NEW YORK CITY-Christopher O. Ward, executive director of the Port Authority of New York and New Jersey, is reportedly set to resign by the end of October, unnamed sources told the New York Times late Thursday. The announcement comes on the heels of the Port Authority’s recent fare and toll increase and the 10th anniversary of 9/11, both said to be hallmarks of Ward’s tenure.

The Times said the decision poses an issue for Governor Andrew M. Cuomo, who now must replace Ward as well as Jay Walder, who resigned as chairman of the Metropolitan Transportation Authority in July. The article also alludes to an unstable working relationship between Ward and Cuomo. GlobeSt.com previously reported that Ward called for stronger leadership at both the local and federal levels at a New York Building Congress event on August 31, just two weeks before the opening of the 9/11 Memorial.

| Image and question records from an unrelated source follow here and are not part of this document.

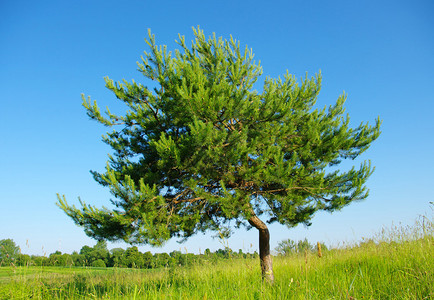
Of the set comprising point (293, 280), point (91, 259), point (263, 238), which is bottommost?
point (293, 280)

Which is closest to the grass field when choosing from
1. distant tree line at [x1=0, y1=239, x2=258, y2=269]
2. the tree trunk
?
distant tree line at [x1=0, y1=239, x2=258, y2=269]

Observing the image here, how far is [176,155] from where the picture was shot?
19.9 feet

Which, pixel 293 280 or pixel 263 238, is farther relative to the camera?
pixel 263 238

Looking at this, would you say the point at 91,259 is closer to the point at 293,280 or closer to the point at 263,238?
the point at 293,280

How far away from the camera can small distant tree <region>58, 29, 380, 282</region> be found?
6234mm

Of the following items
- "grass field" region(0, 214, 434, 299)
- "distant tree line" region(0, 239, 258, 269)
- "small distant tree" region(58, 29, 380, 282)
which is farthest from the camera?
"small distant tree" region(58, 29, 380, 282)

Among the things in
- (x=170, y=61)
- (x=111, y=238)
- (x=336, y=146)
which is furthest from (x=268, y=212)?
(x=170, y=61)

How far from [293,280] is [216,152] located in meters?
2.90

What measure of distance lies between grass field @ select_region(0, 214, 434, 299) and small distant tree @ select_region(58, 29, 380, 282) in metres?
1.12

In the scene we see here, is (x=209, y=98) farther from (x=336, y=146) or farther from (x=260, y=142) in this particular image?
(x=336, y=146)

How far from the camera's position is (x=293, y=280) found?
5.34 meters

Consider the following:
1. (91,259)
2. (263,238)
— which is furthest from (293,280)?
(91,259)

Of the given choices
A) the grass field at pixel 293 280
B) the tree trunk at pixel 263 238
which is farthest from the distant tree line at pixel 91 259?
the tree trunk at pixel 263 238

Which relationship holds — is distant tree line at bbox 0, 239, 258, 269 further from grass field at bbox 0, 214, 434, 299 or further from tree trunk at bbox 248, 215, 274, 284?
tree trunk at bbox 248, 215, 274, 284
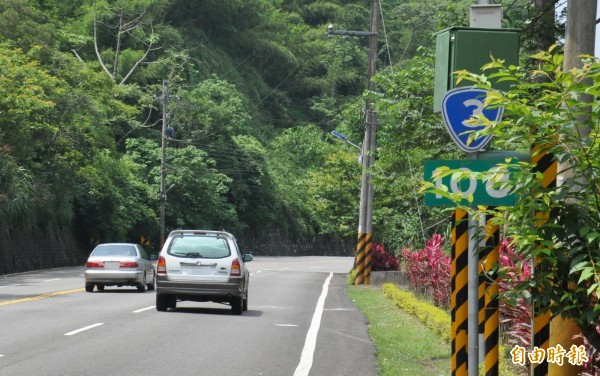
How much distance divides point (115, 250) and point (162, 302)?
7448 mm

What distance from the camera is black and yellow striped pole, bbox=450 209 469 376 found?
8758mm

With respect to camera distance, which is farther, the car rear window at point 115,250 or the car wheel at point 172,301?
the car rear window at point 115,250

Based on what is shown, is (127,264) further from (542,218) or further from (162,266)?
(542,218)

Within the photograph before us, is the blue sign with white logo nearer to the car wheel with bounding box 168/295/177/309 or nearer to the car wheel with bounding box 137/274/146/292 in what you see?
the car wheel with bounding box 168/295/177/309

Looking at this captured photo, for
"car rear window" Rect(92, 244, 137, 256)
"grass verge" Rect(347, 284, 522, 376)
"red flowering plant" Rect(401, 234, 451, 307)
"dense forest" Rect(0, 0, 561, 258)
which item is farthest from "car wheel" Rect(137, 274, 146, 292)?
"dense forest" Rect(0, 0, 561, 258)

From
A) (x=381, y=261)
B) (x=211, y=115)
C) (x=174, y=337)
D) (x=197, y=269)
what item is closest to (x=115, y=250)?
(x=197, y=269)

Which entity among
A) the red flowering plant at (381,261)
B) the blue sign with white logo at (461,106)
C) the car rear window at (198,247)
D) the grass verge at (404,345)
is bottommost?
the grass verge at (404,345)

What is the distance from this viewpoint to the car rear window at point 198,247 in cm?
2203

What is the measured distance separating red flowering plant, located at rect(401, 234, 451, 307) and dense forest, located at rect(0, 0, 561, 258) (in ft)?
3.21

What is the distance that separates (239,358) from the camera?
14.5 metres

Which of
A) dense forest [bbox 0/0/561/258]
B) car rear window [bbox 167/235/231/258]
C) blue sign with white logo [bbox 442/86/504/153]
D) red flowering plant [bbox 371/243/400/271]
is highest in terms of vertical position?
dense forest [bbox 0/0/561/258]

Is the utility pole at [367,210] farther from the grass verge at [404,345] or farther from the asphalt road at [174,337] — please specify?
the grass verge at [404,345]

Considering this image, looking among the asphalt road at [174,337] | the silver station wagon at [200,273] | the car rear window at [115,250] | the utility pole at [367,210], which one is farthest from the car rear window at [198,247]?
the utility pole at [367,210]

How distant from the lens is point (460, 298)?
29.3 ft
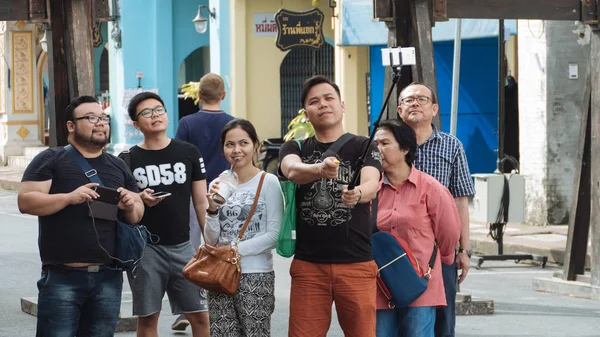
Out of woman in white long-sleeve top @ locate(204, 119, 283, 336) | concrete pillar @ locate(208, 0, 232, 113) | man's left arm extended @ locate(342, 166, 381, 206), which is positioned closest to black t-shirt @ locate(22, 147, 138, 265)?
woman in white long-sleeve top @ locate(204, 119, 283, 336)

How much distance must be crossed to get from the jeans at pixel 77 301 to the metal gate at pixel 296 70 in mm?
21683

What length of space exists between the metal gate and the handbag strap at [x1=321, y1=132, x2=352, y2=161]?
21.7m

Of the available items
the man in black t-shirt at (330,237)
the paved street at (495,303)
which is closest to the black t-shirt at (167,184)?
the man in black t-shirt at (330,237)

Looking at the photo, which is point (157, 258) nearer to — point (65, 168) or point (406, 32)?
point (65, 168)

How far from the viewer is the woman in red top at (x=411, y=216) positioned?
658 centimetres

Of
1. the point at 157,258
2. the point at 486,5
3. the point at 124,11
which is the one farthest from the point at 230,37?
the point at 157,258

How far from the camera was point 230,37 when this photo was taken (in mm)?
27719

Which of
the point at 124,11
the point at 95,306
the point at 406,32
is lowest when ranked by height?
the point at 95,306

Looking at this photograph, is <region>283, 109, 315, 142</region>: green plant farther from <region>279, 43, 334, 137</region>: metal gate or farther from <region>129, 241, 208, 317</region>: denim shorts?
<region>129, 241, 208, 317</region>: denim shorts

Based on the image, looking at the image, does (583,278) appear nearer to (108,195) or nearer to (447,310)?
(447,310)

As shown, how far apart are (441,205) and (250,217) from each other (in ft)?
3.47

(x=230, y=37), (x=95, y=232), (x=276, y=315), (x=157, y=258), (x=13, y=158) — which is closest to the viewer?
(x=95, y=232)

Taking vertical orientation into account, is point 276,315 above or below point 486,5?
below

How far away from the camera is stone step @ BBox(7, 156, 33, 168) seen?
34.3 m
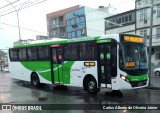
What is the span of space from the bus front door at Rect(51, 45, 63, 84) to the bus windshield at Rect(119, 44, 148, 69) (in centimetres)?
508

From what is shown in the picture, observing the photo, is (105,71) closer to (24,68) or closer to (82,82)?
(82,82)

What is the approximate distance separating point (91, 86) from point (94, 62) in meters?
1.40

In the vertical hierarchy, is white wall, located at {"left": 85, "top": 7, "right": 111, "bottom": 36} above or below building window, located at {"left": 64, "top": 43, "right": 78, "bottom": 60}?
above

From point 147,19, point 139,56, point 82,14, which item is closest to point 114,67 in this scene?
point 139,56

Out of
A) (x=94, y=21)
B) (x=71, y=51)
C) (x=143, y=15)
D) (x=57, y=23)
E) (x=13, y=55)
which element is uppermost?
(x=57, y=23)

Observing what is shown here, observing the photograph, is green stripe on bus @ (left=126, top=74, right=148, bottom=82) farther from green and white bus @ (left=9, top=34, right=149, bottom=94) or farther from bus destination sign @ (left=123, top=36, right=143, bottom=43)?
bus destination sign @ (left=123, top=36, right=143, bottom=43)

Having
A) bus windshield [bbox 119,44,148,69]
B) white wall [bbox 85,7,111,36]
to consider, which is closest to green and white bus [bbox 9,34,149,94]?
bus windshield [bbox 119,44,148,69]

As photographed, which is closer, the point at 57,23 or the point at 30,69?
the point at 30,69

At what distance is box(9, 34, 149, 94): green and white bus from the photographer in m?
13.3

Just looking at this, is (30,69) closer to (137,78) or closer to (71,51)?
(71,51)

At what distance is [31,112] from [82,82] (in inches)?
226

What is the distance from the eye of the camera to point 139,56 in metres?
13.8

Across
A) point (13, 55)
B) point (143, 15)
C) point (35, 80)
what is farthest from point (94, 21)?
point (35, 80)

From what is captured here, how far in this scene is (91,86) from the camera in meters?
14.8
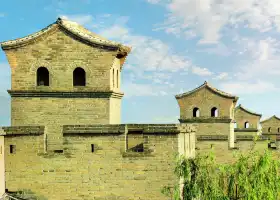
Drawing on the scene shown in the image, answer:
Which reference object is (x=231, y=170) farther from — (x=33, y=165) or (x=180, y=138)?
(x=33, y=165)

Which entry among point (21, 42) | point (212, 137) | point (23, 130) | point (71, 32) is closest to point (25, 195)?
point (23, 130)

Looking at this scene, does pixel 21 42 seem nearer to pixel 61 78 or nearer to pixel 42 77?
pixel 42 77

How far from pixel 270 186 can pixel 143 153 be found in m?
3.81

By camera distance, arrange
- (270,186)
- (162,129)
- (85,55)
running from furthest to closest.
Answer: (85,55)
(162,129)
(270,186)

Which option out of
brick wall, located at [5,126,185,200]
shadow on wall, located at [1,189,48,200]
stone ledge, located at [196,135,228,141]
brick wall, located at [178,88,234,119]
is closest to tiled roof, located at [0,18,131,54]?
brick wall, located at [5,126,185,200]

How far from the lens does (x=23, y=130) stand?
15.0 metres

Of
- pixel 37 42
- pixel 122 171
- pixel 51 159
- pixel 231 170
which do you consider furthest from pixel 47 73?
pixel 231 170

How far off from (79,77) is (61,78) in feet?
2.08

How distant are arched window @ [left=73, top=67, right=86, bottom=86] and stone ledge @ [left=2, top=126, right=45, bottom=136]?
239cm

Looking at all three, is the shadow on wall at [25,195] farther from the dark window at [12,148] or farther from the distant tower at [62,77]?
the distant tower at [62,77]

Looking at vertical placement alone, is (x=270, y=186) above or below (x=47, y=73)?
below

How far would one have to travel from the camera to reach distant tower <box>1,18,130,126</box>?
16.4 m

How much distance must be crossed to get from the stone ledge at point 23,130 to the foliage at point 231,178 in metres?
4.44

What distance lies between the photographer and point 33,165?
14.9 meters
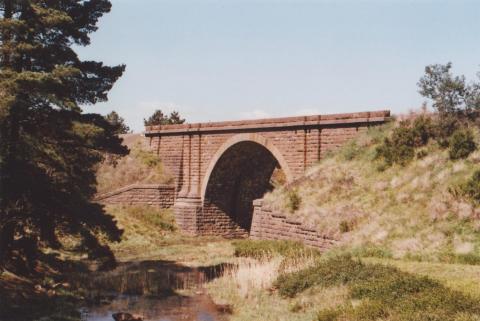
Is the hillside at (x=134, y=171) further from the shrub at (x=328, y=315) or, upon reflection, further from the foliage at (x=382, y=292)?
the shrub at (x=328, y=315)

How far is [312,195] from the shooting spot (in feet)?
67.8

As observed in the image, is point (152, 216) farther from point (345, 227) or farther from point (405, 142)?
point (405, 142)

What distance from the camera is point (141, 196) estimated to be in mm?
30953

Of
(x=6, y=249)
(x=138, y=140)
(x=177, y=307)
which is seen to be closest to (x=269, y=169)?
(x=138, y=140)

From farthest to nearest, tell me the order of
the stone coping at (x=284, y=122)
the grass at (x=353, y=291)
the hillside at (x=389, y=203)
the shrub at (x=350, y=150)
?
the stone coping at (x=284, y=122), the shrub at (x=350, y=150), the hillside at (x=389, y=203), the grass at (x=353, y=291)

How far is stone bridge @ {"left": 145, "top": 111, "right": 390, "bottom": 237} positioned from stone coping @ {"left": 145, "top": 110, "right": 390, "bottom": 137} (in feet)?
0.17

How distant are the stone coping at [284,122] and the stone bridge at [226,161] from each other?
0.05 meters

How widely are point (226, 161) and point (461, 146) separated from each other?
1510cm

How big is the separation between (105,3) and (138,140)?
2275 centimetres

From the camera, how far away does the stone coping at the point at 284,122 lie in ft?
73.4

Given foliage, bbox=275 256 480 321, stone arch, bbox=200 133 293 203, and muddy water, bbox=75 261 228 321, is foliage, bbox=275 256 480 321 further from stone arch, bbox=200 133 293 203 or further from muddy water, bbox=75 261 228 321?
stone arch, bbox=200 133 293 203

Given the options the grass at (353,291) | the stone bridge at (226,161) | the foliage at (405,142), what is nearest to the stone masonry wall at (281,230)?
the grass at (353,291)

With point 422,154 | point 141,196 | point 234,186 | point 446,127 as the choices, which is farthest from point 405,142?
point 141,196

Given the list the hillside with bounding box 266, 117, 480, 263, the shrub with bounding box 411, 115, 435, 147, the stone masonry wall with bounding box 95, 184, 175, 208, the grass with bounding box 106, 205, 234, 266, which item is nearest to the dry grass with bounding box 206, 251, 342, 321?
the hillside with bounding box 266, 117, 480, 263
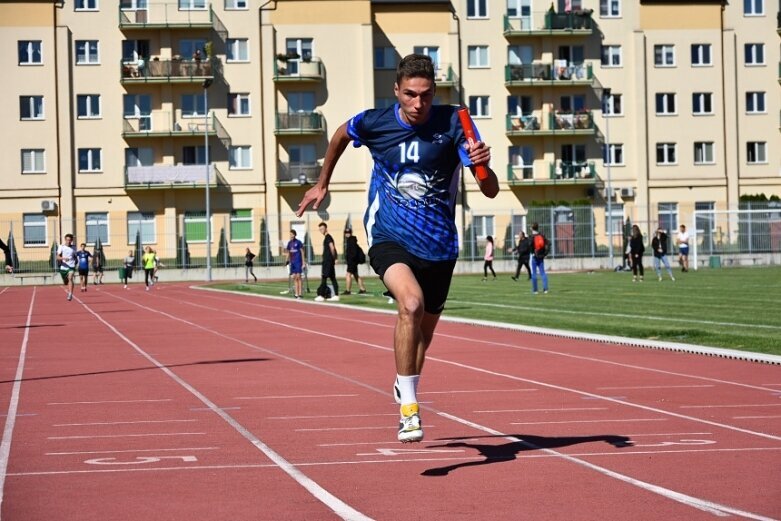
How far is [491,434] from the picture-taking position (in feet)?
32.5

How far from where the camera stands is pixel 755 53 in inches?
3068

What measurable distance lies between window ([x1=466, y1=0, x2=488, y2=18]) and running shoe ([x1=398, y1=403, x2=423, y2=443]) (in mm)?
68572

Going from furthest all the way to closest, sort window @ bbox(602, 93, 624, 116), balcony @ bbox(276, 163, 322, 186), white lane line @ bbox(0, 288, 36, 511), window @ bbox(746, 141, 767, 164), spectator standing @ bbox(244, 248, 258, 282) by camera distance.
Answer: window @ bbox(746, 141, 767, 164) → window @ bbox(602, 93, 624, 116) → balcony @ bbox(276, 163, 322, 186) → spectator standing @ bbox(244, 248, 258, 282) → white lane line @ bbox(0, 288, 36, 511)

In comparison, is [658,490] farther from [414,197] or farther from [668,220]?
[668,220]

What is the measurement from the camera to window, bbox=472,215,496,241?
71.3 meters

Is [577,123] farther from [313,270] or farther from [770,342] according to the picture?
[770,342]

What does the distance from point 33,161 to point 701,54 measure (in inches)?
1439

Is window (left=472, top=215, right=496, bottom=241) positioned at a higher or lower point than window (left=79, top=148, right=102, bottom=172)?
lower

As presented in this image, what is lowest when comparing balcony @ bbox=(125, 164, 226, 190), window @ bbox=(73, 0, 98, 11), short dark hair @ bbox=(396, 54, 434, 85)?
short dark hair @ bbox=(396, 54, 434, 85)

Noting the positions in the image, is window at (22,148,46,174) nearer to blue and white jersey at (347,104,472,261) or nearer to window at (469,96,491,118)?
window at (469,96,491,118)

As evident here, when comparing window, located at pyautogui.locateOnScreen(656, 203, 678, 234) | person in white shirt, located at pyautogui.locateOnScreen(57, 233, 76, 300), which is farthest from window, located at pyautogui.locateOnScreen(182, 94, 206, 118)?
person in white shirt, located at pyautogui.locateOnScreen(57, 233, 76, 300)

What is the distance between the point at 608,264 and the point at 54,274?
2626 cm

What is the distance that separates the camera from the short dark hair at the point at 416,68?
850cm

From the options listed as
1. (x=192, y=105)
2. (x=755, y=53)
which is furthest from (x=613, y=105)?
(x=192, y=105)
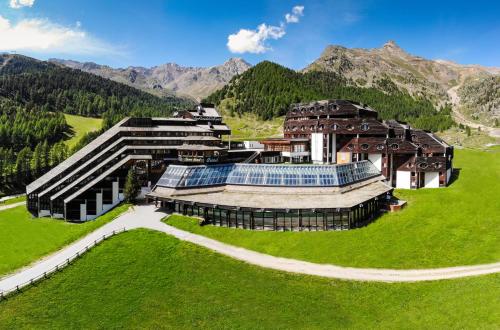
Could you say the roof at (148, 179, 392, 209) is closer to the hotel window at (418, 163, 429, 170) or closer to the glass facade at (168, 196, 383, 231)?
the glass facade at (168, 196, 383, 231)

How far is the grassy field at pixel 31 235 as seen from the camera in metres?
51.5

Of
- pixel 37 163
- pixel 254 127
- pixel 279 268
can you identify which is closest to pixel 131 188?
pixel 279 268

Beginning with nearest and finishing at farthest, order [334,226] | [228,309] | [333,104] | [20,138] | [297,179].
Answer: [228,309], [334,226], [297,179], [333,104], [20,138]

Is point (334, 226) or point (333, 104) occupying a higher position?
point (333, 104)

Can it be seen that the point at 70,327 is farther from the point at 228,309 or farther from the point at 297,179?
the point at 297,179

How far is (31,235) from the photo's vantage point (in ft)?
211

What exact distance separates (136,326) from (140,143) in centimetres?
5502

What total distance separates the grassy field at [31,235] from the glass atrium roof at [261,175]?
40.3 ft

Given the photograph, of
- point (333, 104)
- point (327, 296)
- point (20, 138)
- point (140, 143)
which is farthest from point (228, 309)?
point (20, 138)

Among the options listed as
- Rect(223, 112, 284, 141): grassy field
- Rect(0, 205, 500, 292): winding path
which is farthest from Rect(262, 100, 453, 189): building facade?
Rect(223, 112, 284, 141): grassy field

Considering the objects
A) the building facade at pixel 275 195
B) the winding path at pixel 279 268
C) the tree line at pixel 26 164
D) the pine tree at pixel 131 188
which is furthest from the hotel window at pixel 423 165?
the tree line at pixel 26 164

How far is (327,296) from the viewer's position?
123 feet

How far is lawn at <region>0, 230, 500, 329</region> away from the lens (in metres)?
33.5

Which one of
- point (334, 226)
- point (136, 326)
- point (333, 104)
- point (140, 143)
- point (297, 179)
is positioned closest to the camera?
point (136, 326)
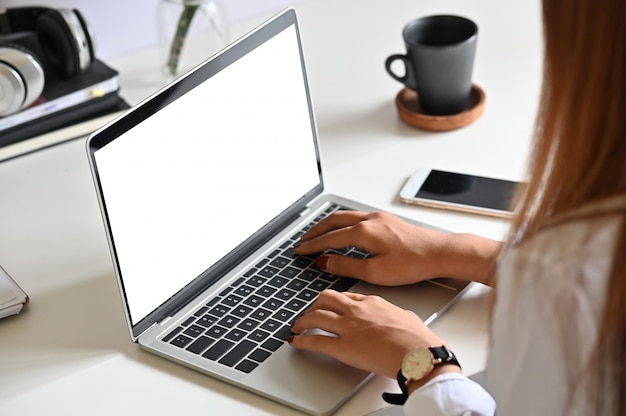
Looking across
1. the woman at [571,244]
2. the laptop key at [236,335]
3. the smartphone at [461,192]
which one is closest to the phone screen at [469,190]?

“If we are going to construct the next generation of critical projects, we need to restore the critical constituency and come back to our pragmatic center,” he said. “As a nation, a city, and of builders, current politics cannot endure,” Ward added. “We will not only lose the great public works projects that made us great, but we will lose our democratic center that has fundamentally bound us as a nation.”

Ward, who was appointed as executive director in 2008, is the Port’s highest paid employee and earns a salary of $304,922, the Times said. He previously served as the Port Authority’s chief of planning and external affairs, as well as director of port redevelopment from 1997 to 2002.

Prior to being appointed to executive director, Ward spent a year as CEO of American Stevedoring Inc., a port services company headquartered at the Brooklyn-Port Authority Marine Terminal with major operations at the Elizabeth-Port Authority Marine Terminal. Prior to American Stevedoring, Ward served as commissioner for the New York City Department of Environmental Protection from 2002 to 2005.

Ward currently provides oversight of the region’s five airports, four bridges, two tunnels, three bus terminals, PATH, ports and the World Trade Center redevelopment, totaling $929 billion in total investments. Calls to Port Authority and Cuomo’s office were not returned to GlobeSt.com for this article.